2. Get good advice. Ask other runners where they go for treatment, who they see and what works. Chances are there is someone in your community runners swear by.
3. Don’t be afraid of new treatments. I am not a fan of non-traditional medicine. I think herbs, accupuncture and chiropractic care are, for the most part, voo doo medicine that mostly have a placebo affect. I want doctors with white coats and degrees on the wall and licenses from the government. However, I’m a huge fan of Active Release Therapy and massage. And during this injury I went to a new practicioner who practices “somatic therapy.” I don’t even know what that is. I just know it hurt like hell whle I was being treated and then I got better.
4. Be proactive. If your PT, ART, doctor or trainer gives you exercises or stretches do them. Do them regularly and do them right. You need to do your part and a huge part of rehab happens at home. I have spent hours foam rolling and stretching in front of the TV. It makes watching Jersey Shore seem more productive. Don’t judge. I know you’re watching too.

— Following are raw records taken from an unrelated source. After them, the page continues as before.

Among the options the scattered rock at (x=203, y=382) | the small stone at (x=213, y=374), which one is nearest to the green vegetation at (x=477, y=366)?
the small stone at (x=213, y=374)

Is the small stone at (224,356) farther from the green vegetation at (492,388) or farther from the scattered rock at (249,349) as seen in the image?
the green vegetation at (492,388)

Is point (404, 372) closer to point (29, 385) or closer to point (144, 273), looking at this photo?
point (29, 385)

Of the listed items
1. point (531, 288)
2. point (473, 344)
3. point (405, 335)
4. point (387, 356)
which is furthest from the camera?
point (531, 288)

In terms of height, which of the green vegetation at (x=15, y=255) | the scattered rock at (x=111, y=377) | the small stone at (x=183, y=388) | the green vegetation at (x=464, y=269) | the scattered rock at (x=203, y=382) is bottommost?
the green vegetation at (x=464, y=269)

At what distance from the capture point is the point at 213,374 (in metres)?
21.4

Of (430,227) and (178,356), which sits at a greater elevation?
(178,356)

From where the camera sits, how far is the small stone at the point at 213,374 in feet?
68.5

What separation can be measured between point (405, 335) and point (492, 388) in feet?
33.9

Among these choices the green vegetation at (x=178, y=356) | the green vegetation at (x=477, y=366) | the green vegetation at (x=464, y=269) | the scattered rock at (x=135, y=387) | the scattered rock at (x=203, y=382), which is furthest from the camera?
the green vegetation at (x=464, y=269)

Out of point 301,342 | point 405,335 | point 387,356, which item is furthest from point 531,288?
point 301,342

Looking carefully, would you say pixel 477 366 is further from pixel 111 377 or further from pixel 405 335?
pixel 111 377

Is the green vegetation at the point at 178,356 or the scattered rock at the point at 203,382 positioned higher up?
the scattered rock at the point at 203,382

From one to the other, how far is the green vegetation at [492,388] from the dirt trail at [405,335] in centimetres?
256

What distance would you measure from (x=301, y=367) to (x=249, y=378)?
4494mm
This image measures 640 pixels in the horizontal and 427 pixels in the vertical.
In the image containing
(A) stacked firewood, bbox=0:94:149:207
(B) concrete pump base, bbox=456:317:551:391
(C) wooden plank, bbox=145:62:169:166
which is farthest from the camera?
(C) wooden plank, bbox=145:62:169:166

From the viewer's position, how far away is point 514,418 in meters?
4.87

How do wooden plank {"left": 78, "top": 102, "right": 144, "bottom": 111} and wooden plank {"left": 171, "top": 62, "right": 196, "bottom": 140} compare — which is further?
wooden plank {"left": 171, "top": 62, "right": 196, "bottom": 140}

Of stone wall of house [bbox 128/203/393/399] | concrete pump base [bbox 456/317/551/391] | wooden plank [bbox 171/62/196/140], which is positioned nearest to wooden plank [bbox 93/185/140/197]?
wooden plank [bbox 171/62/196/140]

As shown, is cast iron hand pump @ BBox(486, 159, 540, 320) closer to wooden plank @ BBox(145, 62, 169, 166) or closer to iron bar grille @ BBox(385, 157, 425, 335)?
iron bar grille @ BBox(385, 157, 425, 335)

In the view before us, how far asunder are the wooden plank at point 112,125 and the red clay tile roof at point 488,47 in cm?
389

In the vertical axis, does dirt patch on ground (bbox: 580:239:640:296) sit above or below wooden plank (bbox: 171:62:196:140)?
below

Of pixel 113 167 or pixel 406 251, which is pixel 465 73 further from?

5. If you get told not to run, don’t run. It’s ok to seek a 2nd opinion but I had a huge breakthrough when I rested and let the PT/ART do his thing. It was unpleasant but helped speed up the healing.
6. When you start back don’t expect your body to be the same. Start slow, build your mileage in a way that’s smart and conservative and watch for any signs of a flare up. Ice, stretch and continue to do your PT exercises.
7. Continue to work out. Do yoga, ride your bike, swim, whatever. There are lots of things to work on in the time you’d be spending running. That’ll helps speed recovery and limit the fitness you lose, too.
So that’s all my advice. It’s all a whole lot easier said than done, but trust me– it’s worth it. This weekend I’m going to attempt (a doctor ok’d) “long run” of 6 miles. We’ll see how that goes– I’m still really nervous every time I go run but I really am feeling better each day which is encouraging. I can foam roll without my eyes watering! Progress!